Exercise goal: The first line of the entries below, the line containing "category: cat", and every line between them should be repeated exactly, and nothing else.

*** Block opens ***

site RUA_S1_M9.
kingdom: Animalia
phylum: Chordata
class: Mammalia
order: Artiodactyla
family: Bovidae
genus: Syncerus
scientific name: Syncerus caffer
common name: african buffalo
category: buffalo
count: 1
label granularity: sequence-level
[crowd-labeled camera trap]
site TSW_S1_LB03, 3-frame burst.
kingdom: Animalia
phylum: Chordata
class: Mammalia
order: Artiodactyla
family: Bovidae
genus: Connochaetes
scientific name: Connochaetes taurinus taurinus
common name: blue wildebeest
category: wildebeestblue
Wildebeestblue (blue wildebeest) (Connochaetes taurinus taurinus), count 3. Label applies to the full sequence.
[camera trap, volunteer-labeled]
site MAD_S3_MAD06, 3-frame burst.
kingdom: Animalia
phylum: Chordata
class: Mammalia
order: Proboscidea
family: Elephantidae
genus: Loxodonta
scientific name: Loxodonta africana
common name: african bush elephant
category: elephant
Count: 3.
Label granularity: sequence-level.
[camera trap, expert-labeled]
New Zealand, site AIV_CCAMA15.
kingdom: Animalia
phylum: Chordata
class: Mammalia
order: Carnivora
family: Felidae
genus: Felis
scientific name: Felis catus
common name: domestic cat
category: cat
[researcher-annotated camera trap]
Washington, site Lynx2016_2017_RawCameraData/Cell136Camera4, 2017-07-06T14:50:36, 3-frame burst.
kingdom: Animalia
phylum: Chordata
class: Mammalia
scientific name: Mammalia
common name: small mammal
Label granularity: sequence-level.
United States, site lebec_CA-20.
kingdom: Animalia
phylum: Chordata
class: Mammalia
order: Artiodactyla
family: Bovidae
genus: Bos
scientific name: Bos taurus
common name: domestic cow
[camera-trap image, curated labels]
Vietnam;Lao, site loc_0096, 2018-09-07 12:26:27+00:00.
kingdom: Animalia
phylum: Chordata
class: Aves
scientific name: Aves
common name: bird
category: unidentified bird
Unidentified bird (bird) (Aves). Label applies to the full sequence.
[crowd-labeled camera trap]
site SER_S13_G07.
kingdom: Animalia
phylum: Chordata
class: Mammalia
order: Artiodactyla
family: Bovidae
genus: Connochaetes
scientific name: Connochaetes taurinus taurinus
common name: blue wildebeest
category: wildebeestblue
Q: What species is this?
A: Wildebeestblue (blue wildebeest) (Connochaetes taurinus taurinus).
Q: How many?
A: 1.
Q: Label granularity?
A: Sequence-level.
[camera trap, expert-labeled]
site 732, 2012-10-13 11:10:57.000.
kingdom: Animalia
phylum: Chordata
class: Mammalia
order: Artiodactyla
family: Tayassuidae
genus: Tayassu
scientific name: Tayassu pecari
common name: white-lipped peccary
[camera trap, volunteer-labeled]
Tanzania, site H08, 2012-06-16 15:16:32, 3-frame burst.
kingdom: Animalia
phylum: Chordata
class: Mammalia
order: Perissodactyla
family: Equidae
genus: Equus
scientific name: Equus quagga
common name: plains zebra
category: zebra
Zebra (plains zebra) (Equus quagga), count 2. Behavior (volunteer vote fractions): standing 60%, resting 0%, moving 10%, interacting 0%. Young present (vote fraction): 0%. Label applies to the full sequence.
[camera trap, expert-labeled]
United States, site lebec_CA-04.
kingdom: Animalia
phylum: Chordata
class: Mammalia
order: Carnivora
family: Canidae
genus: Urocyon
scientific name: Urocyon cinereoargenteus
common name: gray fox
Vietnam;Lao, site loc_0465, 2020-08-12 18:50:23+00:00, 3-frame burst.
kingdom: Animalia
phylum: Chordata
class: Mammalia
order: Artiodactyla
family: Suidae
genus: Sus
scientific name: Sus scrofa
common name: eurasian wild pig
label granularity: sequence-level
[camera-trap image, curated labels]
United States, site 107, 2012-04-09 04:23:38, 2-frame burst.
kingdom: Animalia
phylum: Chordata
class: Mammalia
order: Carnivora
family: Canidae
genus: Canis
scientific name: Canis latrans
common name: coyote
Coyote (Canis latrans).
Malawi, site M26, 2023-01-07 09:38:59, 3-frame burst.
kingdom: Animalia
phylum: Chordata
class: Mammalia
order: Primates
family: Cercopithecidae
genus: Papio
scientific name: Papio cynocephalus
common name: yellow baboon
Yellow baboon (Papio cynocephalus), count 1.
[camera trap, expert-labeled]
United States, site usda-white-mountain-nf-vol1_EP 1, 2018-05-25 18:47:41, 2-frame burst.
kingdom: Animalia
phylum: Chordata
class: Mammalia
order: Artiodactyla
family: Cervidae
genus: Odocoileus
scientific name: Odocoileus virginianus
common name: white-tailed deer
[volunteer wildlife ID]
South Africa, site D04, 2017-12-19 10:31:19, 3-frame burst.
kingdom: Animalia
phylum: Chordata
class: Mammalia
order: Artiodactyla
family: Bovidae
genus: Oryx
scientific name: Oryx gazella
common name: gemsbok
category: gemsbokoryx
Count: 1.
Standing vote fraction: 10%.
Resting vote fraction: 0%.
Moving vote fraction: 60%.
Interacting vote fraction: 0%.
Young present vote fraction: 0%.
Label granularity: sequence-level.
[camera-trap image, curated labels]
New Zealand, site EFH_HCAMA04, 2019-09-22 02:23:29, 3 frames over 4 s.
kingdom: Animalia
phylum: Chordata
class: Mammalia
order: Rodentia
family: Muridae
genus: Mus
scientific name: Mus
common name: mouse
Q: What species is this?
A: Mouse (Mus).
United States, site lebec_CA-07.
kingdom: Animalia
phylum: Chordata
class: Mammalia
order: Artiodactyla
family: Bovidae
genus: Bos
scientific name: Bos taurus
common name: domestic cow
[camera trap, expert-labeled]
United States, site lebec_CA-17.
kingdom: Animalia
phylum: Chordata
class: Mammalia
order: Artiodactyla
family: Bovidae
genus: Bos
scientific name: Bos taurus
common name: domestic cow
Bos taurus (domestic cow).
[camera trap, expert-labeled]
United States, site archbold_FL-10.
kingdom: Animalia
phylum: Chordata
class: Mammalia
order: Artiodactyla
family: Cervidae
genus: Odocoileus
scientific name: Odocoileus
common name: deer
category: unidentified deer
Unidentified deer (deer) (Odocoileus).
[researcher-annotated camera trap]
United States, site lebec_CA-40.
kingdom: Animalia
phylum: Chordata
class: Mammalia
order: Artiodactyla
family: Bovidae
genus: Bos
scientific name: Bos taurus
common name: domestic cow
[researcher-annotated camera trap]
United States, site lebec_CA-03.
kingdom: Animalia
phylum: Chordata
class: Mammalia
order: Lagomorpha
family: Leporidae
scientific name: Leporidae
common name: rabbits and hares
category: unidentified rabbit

*** Block closes ***

Solution to this exercise:
site RUA_S1_M9.
kingdom: Animalia
phylum: Chordata
class: Mammalia
order: Artiodactyla
family: Bovidae
genus: Syncerus
scientific name: Syncerus caffer
common name: african buffalo
category: buffalo
count: 1
label granularity: sequence-level
[crowd-labeled camera trap]
site TSW_S1_LB03, 3-frame burst.
kingdom: Animalia
phylum: Chordata
class: Mammalia
order: Artiodactyla
family: Bovidae
genus: Connochaetes
scientific name: Connochaetes taurinus taurinus
common name: blue wildebeest
category: wildebeestblue
Wildebeestblue (blue wildebeest) (Connochaetes taurinus taurinus), count 3. Label applies to the full sequence.
[camera trap, volunteer-labeled]
site MAD_S3_MAD06, 3-frame burst.
kingdom: Animalia
phylum: Chordata
class: Mammalia
order: Proboscidea
family: Elephantidae
genus: Loxodonta
scientific name: Loxodonta africana
common name: african bush elephant
category: elephant
Count: 3.
Label granularity: sequence-level.
[camera trap, expert-labeled]
New Zealand, site AIV_CCAMA15.
kingdom: Animalia
phylum: Chordata
class: Mammalia
order: Carnivora
family: Felidae
genus: Felis
scientific name: Felis catus
common name: domestic cat
category: cat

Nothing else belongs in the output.